++++ Texto de lectura ++++

El País se propuso hace cinco meses comprobar si España era una excepción, o si lo excepcional era que en este país aún no hubieran salido a la luz más casos de pederastia en la Iglesia. La respuesta empieza a estar clara: los abusos en España sí han existido. Queda ahora por saber cuál es la dimensión del problema. Este periódico ha investigado y desvelado ya 19 casos, con al menos 87 víctimas. Es más de la mitad de lo que estaba registrado oficialmente en los últimos treinta años: 36 casos, a través de 34 sentencias civiles y seis eclesiásticas. Además, por primera vez hemos contabilizado los casos de los que se tiene constancia, sumando los judicializados y los que han aparecido en distintos medios de comunicación. Suman un total de 82 casos conocidos en 33 años; 28 de ellos en los últimos 14 meses. Un acelerón vertiginoso tras décadas de silencio. Un secreto que empieza a caer. Ha sido posible por la valentía de las víctimas, que se han decidido a hablar.

En una decisión sin precedentes, el Papa ha convocado a los obispos de todo el mundo este jueves en Roma para celebrar una cumbre monográfica sobre esta crisis que está lastrando el pontificado del papa Francisco. La Iglesia española llega a la cita con un escándalo que crece día a día. A lo largo de esta semana, con una serie especial, este periódico publicará nuevos casos.

“Yo estaba destinado al suicidio. Si cuando estaba en manos de este cura y era su presa, con 15, 16 años, hubiera hecho caso a esa voz que me decía que lo único era tirarme al tren, no estaría aquí”, cuenta Ángel Plaza, una víctima de Salamanca de un nuevo caso que EL PAÍS publica hoy. La idea del suicidio ha acompañado en estos años de secreto y silencio a alguna de estas personas, que han sobrevivido sin ayuda, como han podido o se les ha ocurrido. En algunos casos, se han ido al extranjero, y la distancia y el contacto con grupos de ayuda que sí existen en otros países les ha permitido salir adelante. Ahora, 30, 40 años después, muchas lo han contado por fin por primera vez. Muchas de ellas han acudido a EL PAÍS, que hace cinco meses preguntó a las 70 diócesis españolas por las denuncias que habían recibido y los casos que habían instruido en sus tribunales. Solo 18 contestaron con evasivas, negativas o silencios. El 14 de octubre de 2018 el periódico decidió abrir un correo electrónico para recibir las denuncias directamente de las víctimas. En dos días llegaron cien. Después, más de 200.

++++ Material de consulta ++++

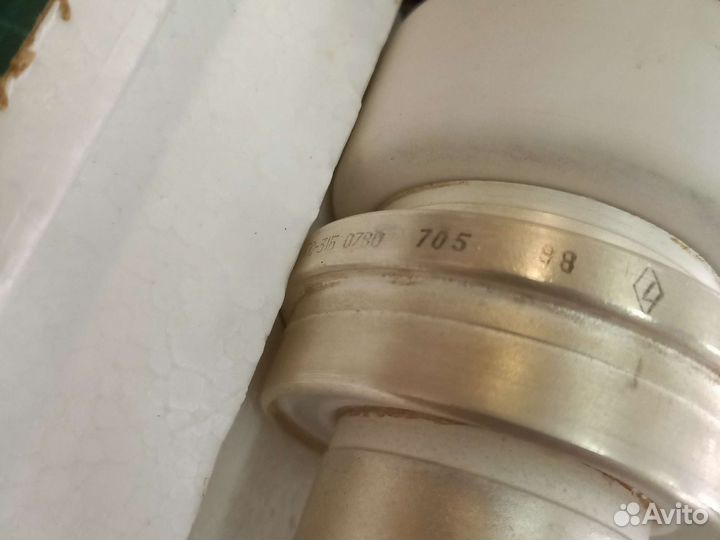 Радиолампа СССР для передатчиков гс-31Б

++++

> **Tarea**
Continúa el artículo sobre los abusos en la Iglesia española a partir de su última oración. El listado no tiene relación con el artículo sobre los abusos en la Iglesia española.

> **Respuesta**
Algunos mensajes, solo el mensaje, son de pesadilla. Llamar al remitente —muchos no quieren hablar ni identificarse— suele llevar a una larga y dura conversación. “Es usted la primera persona a la que se lo cuento en mi vida, y tengo 62 años”, decía esta semana al teléfono una de las víctimas que ha salido la luz tras destapar este periódico el caso de Manuel Briñas, el marianista que fundó la escuela de fútbol del Atlético de Madrid. “Cuando vi su foto fue una convulsión, un desahogo. Admiro a la primera persona que habló por primera vez. Tantos años callados, tanta gente… Siempre pensaba que a todo cerdo le llega su San Martín. Ya ha llegado. Gracias”. Otra víctima que llamó al periódico se echó a llorar: "Perdone que llore, pero es la primera persona que quiere escucharme".

¿Cuántas víctimas puede haber?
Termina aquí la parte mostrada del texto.